►

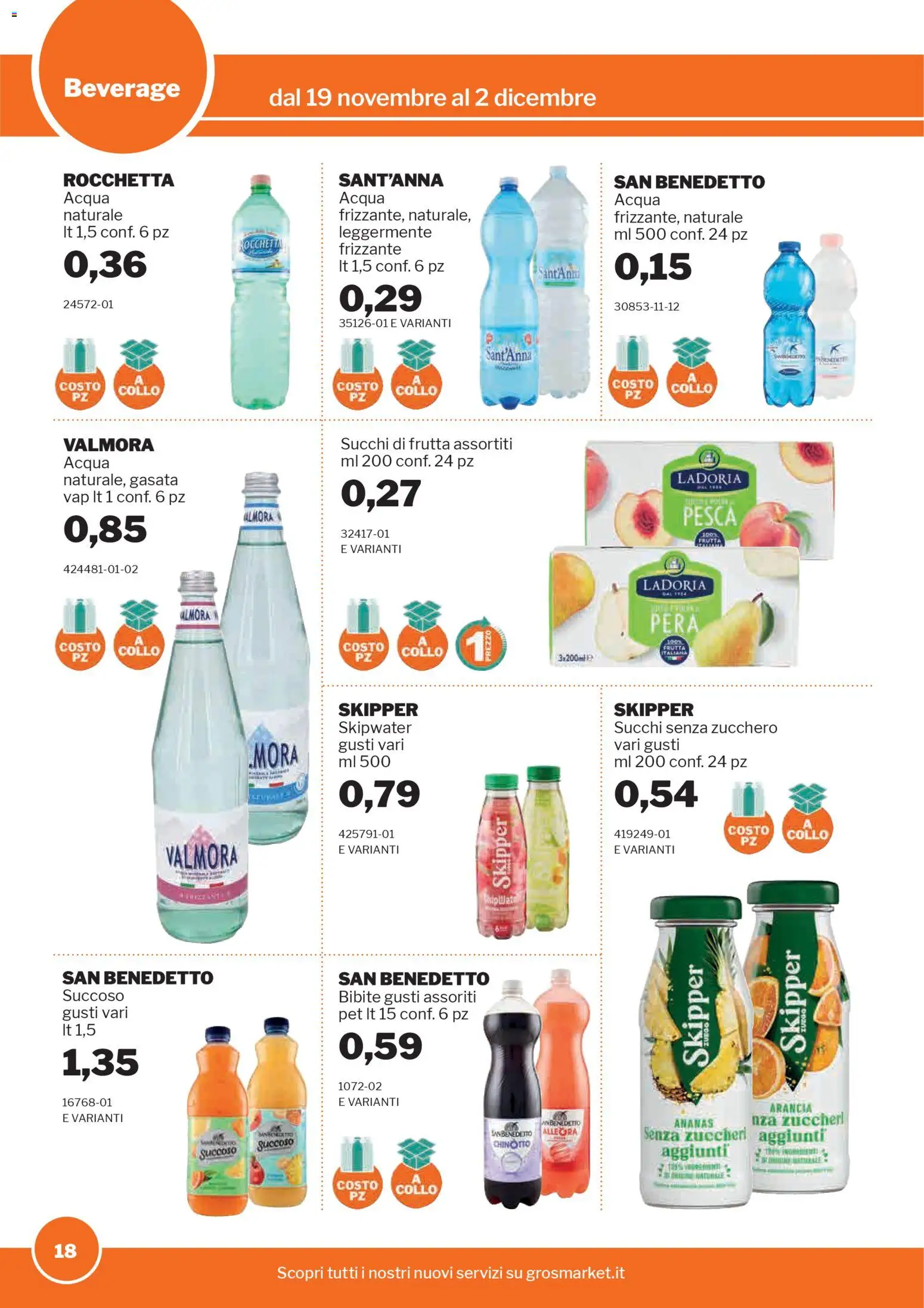 Volantino Sogegross del 19.11.2025 | Pagina: 18 | Prodotti: Frutta, Pesca, Pera, Bibite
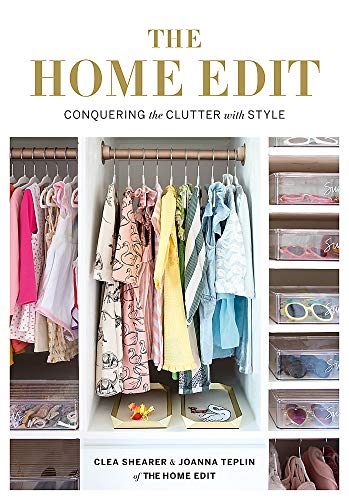 Clea Shearer The Home Edit, Conquering The Clutter With Style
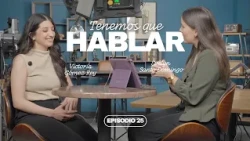 ¿8 años luchando en silencio? Victoria Gómez revela la verdad detrás de su ansiedad | Episodio #25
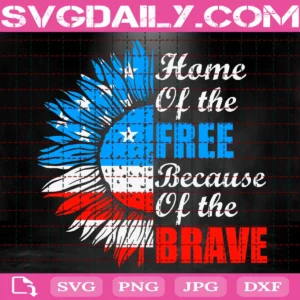 Home Of The Free Because Of The Brave Svg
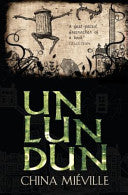 Un Lun Dun 9780330453479 China Mieville Brukte bøker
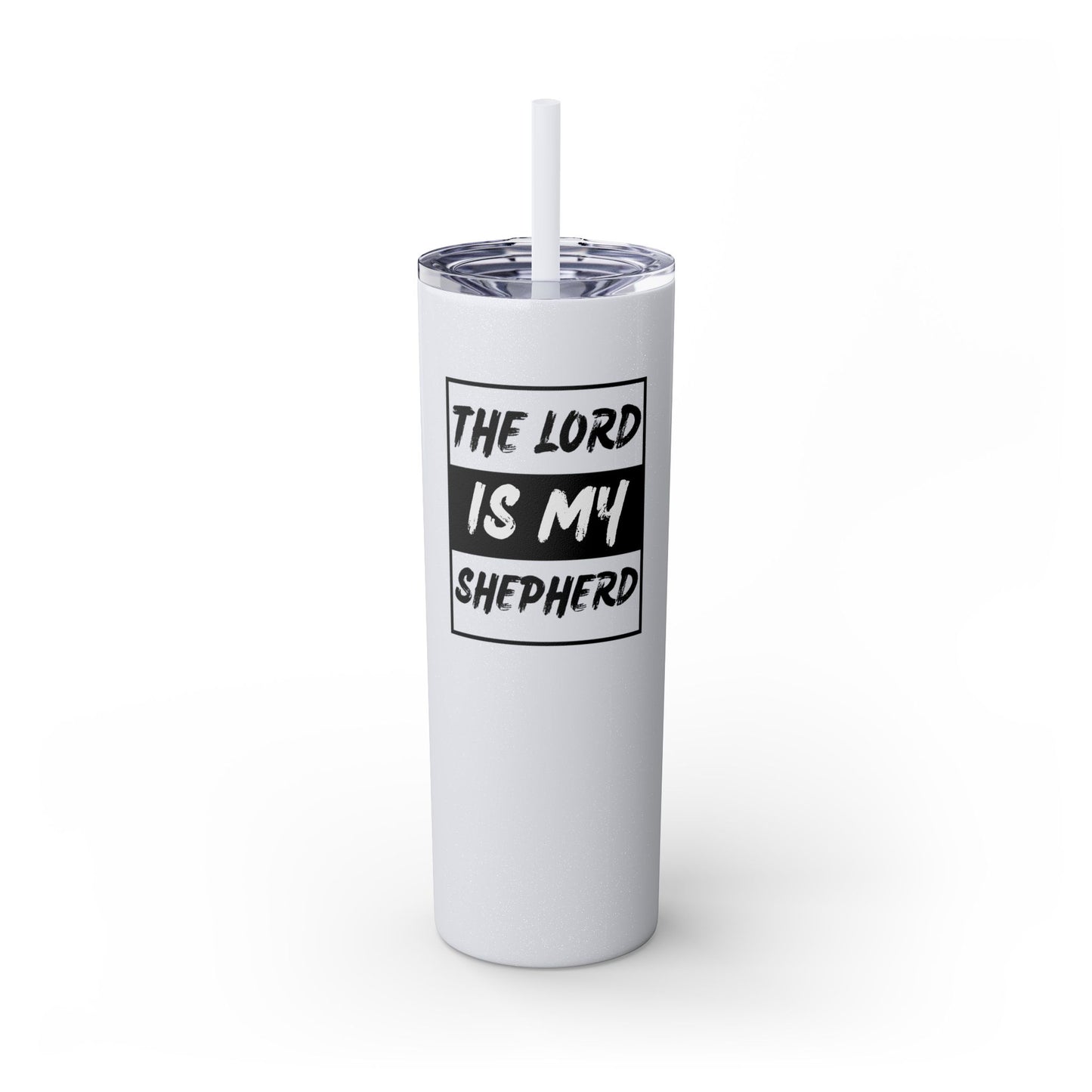 The Lord Is My Shepherd Skinny Tumbler with Straw, 20oz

◄

◆ What to work on
Everything in the listing, except its images, should be set down exactly.

◆ Written answer
 Volantino Sogegross del 19.11.2025 | Pagina: 18 | Prodotti: Frutta, Pesca, Pera, Bibite
 Clea Shearer The Home Edit, Conquering The Clutter With Style
 ¿8 años luchando en silencio? Victoria Gómez revela la verdad detrás de su ansiedad | Episodio #25
 Home Of The Free Because Of The Brave Svg
 Un Lun Dun 9780330453479 China Mieville Brukte bøker
 The Lord Is My Shepherd Skinny Tumbler with Straw, 20oz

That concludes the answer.